Influencer marketing is big with companies looking to reach people in new ways. After all, the average consumer is more marketing savvy than ever and it is easy to become “white noise.”
More and more companies are looking for creative ways to reach their potential customers and effectively deliver their marketing message. Going through someone they trust and admire is a great way to make sure their eyes are on your product or service.
Working with influencers can do more than just get your name out on social media though. It can also help boost your search engine presence so that more people can find you when they use Google.
In this post, we’ll look at what Influencer marketing is, how it works, and the positive impacts it can have on your search engine traffic.
What is Influencer Marketing?
Influencer marketing focuses on using thought leaders, industry leaders, and popular figures to deliver your brand’s message to a broader audience.
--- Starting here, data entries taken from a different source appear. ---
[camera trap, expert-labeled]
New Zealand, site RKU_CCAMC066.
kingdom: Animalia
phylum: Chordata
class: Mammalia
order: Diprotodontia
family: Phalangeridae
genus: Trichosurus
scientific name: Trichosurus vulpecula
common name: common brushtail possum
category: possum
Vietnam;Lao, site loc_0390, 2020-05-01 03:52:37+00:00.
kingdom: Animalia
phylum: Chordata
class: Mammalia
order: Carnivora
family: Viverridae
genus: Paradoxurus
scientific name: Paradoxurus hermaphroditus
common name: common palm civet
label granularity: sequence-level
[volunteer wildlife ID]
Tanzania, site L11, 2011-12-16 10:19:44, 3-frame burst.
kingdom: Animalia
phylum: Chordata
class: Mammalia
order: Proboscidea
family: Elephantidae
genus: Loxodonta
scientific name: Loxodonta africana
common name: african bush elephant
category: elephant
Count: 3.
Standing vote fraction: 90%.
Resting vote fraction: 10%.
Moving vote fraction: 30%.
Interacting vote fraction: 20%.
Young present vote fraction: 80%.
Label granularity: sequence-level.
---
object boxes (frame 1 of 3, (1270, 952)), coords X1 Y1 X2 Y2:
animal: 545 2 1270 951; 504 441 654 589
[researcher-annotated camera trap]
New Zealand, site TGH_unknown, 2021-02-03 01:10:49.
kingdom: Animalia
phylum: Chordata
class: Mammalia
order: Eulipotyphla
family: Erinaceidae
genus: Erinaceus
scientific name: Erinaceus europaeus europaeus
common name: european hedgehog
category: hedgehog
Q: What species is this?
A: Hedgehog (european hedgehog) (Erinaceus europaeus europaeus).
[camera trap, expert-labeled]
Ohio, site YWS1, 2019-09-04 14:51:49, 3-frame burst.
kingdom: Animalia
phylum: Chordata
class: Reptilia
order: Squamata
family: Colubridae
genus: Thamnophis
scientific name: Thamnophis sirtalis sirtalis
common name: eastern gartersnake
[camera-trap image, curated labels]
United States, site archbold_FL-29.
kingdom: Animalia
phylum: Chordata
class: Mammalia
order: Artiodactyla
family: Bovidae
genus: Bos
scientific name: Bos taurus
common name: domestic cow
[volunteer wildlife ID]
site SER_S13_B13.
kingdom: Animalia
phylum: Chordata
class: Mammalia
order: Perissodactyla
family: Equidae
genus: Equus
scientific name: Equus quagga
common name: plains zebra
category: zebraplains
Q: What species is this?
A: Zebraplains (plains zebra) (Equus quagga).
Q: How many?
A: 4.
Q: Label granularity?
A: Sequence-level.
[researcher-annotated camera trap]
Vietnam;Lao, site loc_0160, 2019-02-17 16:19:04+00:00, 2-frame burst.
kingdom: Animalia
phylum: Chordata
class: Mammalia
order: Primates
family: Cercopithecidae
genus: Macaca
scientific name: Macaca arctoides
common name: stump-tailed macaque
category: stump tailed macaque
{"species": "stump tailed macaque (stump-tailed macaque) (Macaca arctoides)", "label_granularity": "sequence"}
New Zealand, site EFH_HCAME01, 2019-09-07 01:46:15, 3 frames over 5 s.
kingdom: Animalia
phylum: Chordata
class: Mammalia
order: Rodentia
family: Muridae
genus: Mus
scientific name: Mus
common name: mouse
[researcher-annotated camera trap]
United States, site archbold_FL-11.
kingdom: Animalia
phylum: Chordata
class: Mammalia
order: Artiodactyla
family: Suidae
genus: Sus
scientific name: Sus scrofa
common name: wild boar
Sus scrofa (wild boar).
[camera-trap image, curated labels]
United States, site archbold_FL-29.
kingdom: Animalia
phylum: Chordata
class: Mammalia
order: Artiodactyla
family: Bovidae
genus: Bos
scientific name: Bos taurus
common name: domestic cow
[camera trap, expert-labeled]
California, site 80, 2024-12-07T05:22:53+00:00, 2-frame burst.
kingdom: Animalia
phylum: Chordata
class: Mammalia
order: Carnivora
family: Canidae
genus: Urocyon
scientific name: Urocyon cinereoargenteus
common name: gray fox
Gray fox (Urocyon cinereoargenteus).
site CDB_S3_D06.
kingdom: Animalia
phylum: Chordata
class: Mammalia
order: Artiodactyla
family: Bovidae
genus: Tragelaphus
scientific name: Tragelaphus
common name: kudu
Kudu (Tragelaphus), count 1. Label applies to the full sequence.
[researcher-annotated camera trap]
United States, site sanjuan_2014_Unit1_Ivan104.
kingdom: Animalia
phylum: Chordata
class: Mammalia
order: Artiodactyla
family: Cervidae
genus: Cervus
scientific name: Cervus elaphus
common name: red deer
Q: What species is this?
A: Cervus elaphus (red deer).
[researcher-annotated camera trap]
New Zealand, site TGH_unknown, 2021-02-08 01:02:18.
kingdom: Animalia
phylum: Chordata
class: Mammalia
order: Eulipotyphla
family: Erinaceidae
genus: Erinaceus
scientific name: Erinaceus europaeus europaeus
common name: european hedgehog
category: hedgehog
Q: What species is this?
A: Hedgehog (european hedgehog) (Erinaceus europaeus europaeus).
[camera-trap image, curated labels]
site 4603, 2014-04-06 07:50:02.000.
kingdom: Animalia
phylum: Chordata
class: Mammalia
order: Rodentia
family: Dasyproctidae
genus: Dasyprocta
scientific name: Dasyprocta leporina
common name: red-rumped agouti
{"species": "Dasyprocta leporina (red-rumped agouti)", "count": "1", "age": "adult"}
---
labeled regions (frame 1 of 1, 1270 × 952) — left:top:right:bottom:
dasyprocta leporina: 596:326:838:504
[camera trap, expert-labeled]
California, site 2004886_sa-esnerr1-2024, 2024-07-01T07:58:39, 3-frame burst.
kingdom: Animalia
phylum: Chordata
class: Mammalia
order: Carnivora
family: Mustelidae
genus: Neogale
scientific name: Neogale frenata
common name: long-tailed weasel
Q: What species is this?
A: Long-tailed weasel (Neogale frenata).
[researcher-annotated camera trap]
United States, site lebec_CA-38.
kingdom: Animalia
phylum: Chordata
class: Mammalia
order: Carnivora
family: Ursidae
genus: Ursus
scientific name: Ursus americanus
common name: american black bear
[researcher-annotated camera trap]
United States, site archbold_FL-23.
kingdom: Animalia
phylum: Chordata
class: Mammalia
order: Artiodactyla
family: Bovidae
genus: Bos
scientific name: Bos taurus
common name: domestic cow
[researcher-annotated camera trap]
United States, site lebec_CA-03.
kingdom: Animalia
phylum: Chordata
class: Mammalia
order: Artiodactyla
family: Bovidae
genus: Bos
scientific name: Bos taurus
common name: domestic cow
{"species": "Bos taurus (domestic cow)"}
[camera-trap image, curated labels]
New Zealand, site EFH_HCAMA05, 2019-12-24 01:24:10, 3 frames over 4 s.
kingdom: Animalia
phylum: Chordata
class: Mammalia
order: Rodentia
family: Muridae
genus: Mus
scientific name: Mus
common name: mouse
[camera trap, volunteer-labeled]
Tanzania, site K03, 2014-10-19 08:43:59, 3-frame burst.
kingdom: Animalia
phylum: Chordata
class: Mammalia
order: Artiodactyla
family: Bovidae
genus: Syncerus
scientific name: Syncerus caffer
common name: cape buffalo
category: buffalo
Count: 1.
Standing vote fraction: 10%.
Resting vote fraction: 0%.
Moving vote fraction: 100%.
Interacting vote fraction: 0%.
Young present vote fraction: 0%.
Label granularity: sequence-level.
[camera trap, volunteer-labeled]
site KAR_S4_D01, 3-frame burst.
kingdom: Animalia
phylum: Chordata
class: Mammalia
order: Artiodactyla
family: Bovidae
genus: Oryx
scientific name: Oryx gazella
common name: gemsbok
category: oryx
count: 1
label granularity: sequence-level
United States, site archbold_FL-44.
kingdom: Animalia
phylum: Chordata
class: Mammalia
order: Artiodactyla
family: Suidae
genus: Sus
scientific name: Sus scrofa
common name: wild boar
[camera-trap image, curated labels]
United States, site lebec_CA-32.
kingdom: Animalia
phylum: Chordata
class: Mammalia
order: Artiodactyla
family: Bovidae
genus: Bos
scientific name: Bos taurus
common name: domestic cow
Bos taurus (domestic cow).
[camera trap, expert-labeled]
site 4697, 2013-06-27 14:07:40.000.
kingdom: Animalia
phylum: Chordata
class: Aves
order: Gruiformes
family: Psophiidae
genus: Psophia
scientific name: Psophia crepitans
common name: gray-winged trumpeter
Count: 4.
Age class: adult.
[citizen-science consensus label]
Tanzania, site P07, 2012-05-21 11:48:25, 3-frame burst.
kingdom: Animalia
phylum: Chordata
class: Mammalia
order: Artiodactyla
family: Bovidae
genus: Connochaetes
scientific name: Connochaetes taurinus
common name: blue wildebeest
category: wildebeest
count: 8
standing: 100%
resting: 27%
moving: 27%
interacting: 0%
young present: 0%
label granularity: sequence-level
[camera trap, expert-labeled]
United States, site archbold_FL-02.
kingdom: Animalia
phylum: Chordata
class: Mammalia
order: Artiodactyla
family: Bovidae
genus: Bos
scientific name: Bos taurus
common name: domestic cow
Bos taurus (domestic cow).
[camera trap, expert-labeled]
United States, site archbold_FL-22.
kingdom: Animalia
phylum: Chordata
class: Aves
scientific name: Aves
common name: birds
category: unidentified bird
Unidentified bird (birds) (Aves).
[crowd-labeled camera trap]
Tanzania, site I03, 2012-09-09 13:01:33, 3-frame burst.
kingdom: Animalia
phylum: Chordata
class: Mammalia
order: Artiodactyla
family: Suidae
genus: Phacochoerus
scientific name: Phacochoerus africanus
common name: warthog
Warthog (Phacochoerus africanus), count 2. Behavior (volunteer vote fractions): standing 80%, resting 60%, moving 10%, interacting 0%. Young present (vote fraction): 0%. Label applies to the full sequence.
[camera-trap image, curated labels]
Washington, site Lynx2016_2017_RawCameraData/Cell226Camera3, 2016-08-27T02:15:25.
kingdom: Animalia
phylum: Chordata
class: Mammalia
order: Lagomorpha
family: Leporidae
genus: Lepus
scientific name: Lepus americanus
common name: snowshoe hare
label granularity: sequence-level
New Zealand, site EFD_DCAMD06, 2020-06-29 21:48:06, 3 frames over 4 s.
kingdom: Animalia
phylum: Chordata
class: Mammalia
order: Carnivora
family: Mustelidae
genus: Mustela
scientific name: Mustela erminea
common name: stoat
Rather than delivering your brand’s message through traditional and online advertising channels to your target audience, you instead engage with, partner with, or pay influencers to deliver your message for you.
Most commonly Influencer Marketing is used in conjunction with content and social media marketing. Most Influencer Marketing campaigns involve a company creating content or the influencer creating content which they then spread through their social media channels, which generally have large and often targeted audiences.
Because this content is either created or curated by a trusted figure in the lives of your target audience, many of the barriers that you face in advertising are hurdled, and your message is more likely to be received and accepted.
According to a McKinsey Study, marketing-inspired word-of-mouth generates more than twice the sales of paid advertising, and these customers have a 37% higher retention rate.
If you’re curious about how brands are using Influencer Marketing, HubSpot has recently published a great post highlighting ten fantastic uses of influencer marketing, including this gem featuring Nick Offerman (though it is quite long).
Using Influencer Marketing for SEO
While Influencer Marketing can provide fantastic benefits for your marketing in the short term, it also has the power to effect long-term change.
Given that Influencer marketing is content based and driven by social media, it can have a positive, even dramatic, impact on your visibility in search engines, and should be at the top of your “to-discuss” list with your SEO company.
1. SEO Boost from Engagement
The goal of any good marketing strategy is to have your potential clients engage with your brand, and influencers make this happen more organically.
When they mention your product and send customers your way, those people are likely to do a deeper dive into your website and content – and they’re more likely to read instead of skim, to linger instead of leave.
This increased engagement also helps your SEO, because Google factors in things like time spent on your pages and your bounce rate when determining its rankings. When an influencer steers viable prospects to your site, their engagement boosts your search engine ranking, leading to a better presence and even more hits.
2. SEO Boost from Backlinks
A great influencer will link to your site, your social media, and your blog frequently when they write or make a video about how much they love you.
Search engines take into account the number of backlinks that connect to your site when ranking your pages, so your influencer is doing some great SEO work for you – even if they don’t realize it.
Work with your influencer to connect to particular pages, and encourage them to use all their platforms since backlinks from a range of sources will give you more unique content mentions, which search engines love.
Additionally, good influencers will likely have followers who are influencers themselves, just on a smaller scale. Often these sub-influencers will repurpose content from their influencer icons for their own purposes, generating even more backlinks to your site.
3. SEO Boost from Social Media
Don’t forget that more people than ever are using their favorite social media platforms like search engines.
When your influencer gets your name out on Twitter, Facebook, and Instagram, your brand is ready and waiting to be found when someone searches. Expanding your reach into non-traditional search engines is a great way to make sure that everyone finds you – not just Google.
But beyond the inherent benefits of being found on social media is the idea that as your brand’s reach on social media grows, so will your SEO rankings.
While the jury is still out on just how important social signals are for SEO, it’s fair to say that they are part of the whole picture that search engines look at when determining your ranking.
Having an increased presence on social media is shown to be correlated with higher search engine rankings. A Cognitive SEO report indicates that “on average, presence on social networking sites (which includes likes, shares and comments on Facebook, plus shares on Google+, LinkedIn, and Pinterest) is negatively associated with site rank, and the relationship is close to linear (and perfectly linear for the first 5 ranks). This means that, in general, the smaller the rank number is (so, the higher up the website), the higher the chances are that the average presence on social network is larger.”
Working with an influencer isn’t just a trendy way to get millennials to like you. It’s also a solid plan for improving your search engine presence and making sure you’re ranking when people are looking for your product or service.
As with all online and offline marketing, it’s important to look at all of the consequences of any marketing endeavor that you may undertake, both good and bad.
Luckily for almost everyone involved, Influencer Marketing, if done well, can be an effective way to build your brand, promote your products or services, and in the process, add to your SEO foundation.
Just pick your influencer wisely and ensure that they stay on message, you don’t want a good thing to go bad.